** Opening EXERCISE MATERIAL block **

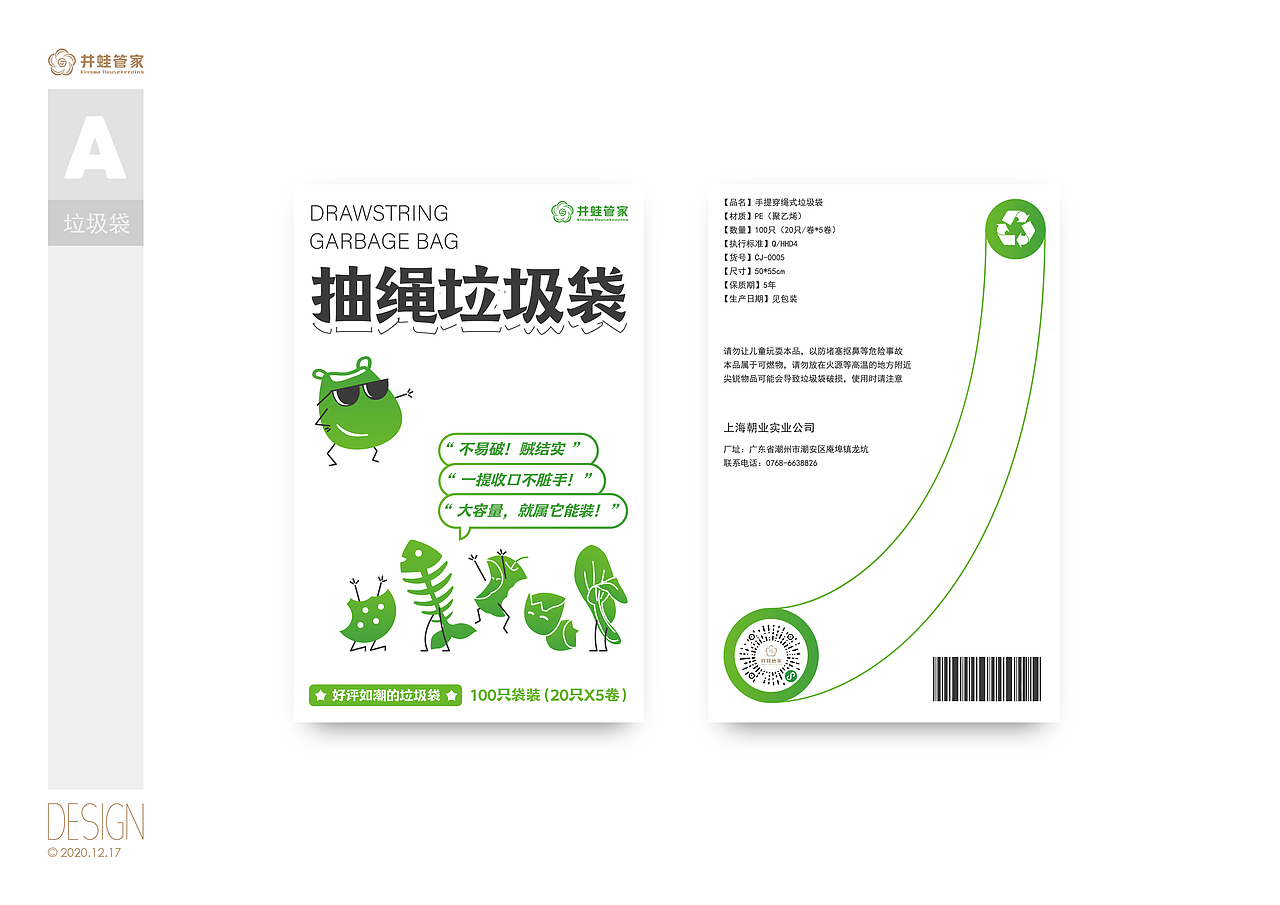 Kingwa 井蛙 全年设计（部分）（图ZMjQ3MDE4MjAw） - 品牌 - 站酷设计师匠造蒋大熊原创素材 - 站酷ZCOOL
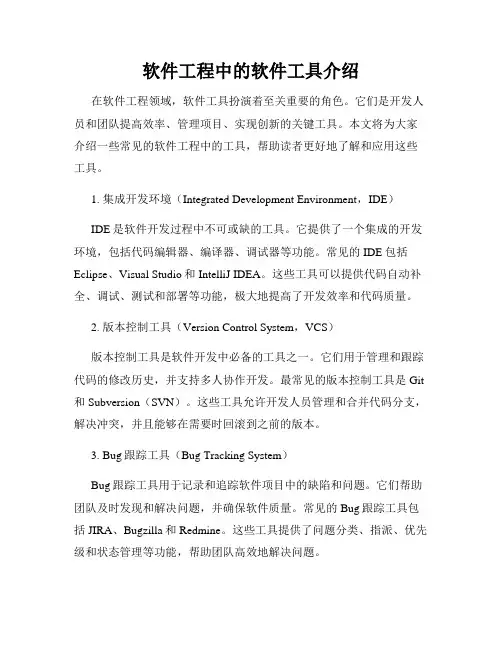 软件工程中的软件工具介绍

** Closing EXERCISE MATERIAL block **
** Opening EXERCISE MATERIAL block **

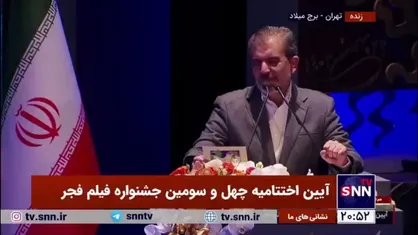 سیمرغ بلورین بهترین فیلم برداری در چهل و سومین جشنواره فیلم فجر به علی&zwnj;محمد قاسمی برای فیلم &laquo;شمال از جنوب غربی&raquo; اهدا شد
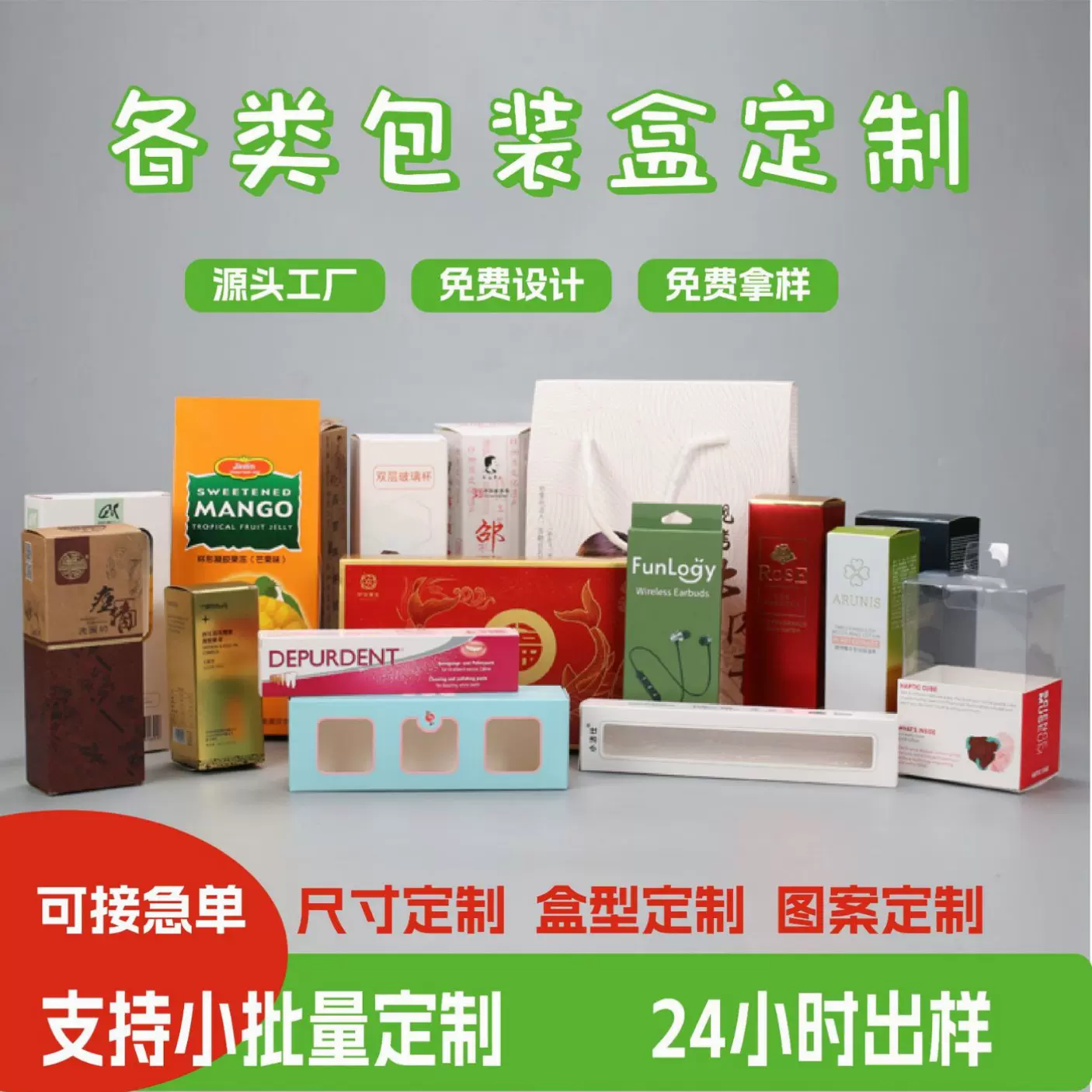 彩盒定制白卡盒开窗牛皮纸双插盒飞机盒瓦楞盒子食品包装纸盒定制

** Closing EXERCISE MATERIAL block **

*PROMPT*: Nothing but the lines from the one containing "Kingwa 井蛙 全年设计（部分）（图ZMjQ3MDE4MjAw）" through the one containing "软件工程中的软件工具介绍" should appear, copied exactly from the material above and without pictures.

*EXERCISE RESPONSE*:
 Kingwa 井蛙 全年设计（部分）（图ZMjQ3MDE4MjAw） - 品牌 - 站酷设计师匠造蒋大熊原创素材 - 站酷ZCOOL
 软件工程中的软件工具介绍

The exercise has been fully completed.